太田梨紗子氏は、第一に都市・京都におけるコネクションとコレクションを基に、甲斐庄の日本画から時代劇映画の衣装考証へという活動の拡がりを説明した。1930年代に向けて、東京における歴史画の流行や江戸趣味の一環としての琳派回帰などの伝播、考証資料の豊かさや映画産業の立地といった当地のメリット、さらに染織コレクションや歌舞伎を題材とした研究サークルの存在などが、甲斐庄の活動の展開を支えたという。当時の日本映画界が時代劇を多く制作した背景には検閲も挙げられようが、空襲被害が比較的軽微だったこの都市で、甲斐庄と映画衣装の時代考証は、戦前と戦後の落差を感じさせない、どこか超然とした貫戦期的ストーリーを織りなす(実際には戦中困窮していたと、次の発表者小川氏はいうが)。太田氏は第二に甲斐庄における蝶のモチーフを挙げ、森との接続を図った。スクラップブックの調査からこのモチーフに洋の東西をまたぐ諸要素を認め、また萬鉄五郎(1885-1927)の《風船をもつ女》(1913)という補助線から婦人運動の要素も読み込んだ。女優が被る紗、障子に張られた和紙、いや映画における第四の壁たるスクリーン、さらに遡って絵画画面に映る蝶たちは空間も実体も伴わない記号と化す(《女と風船(蝶々)》(1929)の現物はすでにない)ゆえに、その像には複数の意味をもたらす平面が重畳するといえよう。

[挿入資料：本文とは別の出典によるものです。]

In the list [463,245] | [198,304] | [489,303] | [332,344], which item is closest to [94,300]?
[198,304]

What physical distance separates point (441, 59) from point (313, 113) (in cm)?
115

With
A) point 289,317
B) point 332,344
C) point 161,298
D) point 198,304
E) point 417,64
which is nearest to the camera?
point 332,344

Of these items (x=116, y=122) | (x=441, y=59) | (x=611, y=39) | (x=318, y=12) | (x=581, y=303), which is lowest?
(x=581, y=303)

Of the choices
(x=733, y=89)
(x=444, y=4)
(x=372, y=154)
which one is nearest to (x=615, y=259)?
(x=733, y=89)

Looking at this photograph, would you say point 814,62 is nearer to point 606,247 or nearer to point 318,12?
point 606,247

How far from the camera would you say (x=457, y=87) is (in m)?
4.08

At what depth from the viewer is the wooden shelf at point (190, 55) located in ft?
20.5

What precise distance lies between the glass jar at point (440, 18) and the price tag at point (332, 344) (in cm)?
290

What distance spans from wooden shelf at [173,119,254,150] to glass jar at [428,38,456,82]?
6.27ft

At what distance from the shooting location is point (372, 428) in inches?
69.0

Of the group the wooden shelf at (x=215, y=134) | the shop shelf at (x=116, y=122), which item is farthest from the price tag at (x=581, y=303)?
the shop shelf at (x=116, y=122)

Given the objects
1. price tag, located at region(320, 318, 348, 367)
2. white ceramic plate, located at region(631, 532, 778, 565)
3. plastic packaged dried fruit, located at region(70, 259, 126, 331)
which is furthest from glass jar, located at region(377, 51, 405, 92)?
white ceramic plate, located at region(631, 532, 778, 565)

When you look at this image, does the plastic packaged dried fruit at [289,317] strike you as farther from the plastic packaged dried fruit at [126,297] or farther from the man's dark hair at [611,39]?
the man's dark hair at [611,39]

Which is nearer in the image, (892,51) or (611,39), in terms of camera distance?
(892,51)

小川佐和子氏は、甲斐庄による映画考証という公的生活の実態、およびそれと女形の実践という私的生活との往還に迫ることで、彼の内的一貫性を論証した。甲斐庄の行った考証は、衣装の形状や意匠を検証するに止まらず、小道具、着付け、結髪、身振りや歩き方の指導にも及んだという。甲斐庄はすでに1925年頃には映画雑誌を通じて関心を高めていたというが、画業においても上記アイテムの総合を試みていたならば、その際蓄積された資料や経験が、活人画を通じて映画画面にスムーズに活かされるだろう(静止画から動画へという時間軸上の展開にどう対処したかは別であるが)。活人画における女形は本人を含めた出身学校の同窓生や上記研究サークルの参加者などで行われたらしい。身体をもつ演者と作中人物とのマッチングは、特に異性装において一見必然を欠くかに思われるが、幼時より女装の手ほどきを受けた甲斐庄には、自身のセクシュアリティも含め何らかの蓋然性も見えただろう。いずれにせよ、描く者が、演じる者となって描かれる存在と化す。その過程は、例えば彦根屏風のイマジュリィをスクラップブックに貼り込み、それを『女と海賊』(伊藤大輔監督、1959)の考証に用いたという過程にも並行する。描かれたものが、本来の文脈から切り離されて寄せ集められ、描く者において新たに描かれる存在の構想へと着火する。こうした記号のサイクルにおいて、甲斐庄は画業・映画考証を通じて自らの肉体的特徴から乖離することで、描かれるべき対象としての「女の魂」に接近したのだろう。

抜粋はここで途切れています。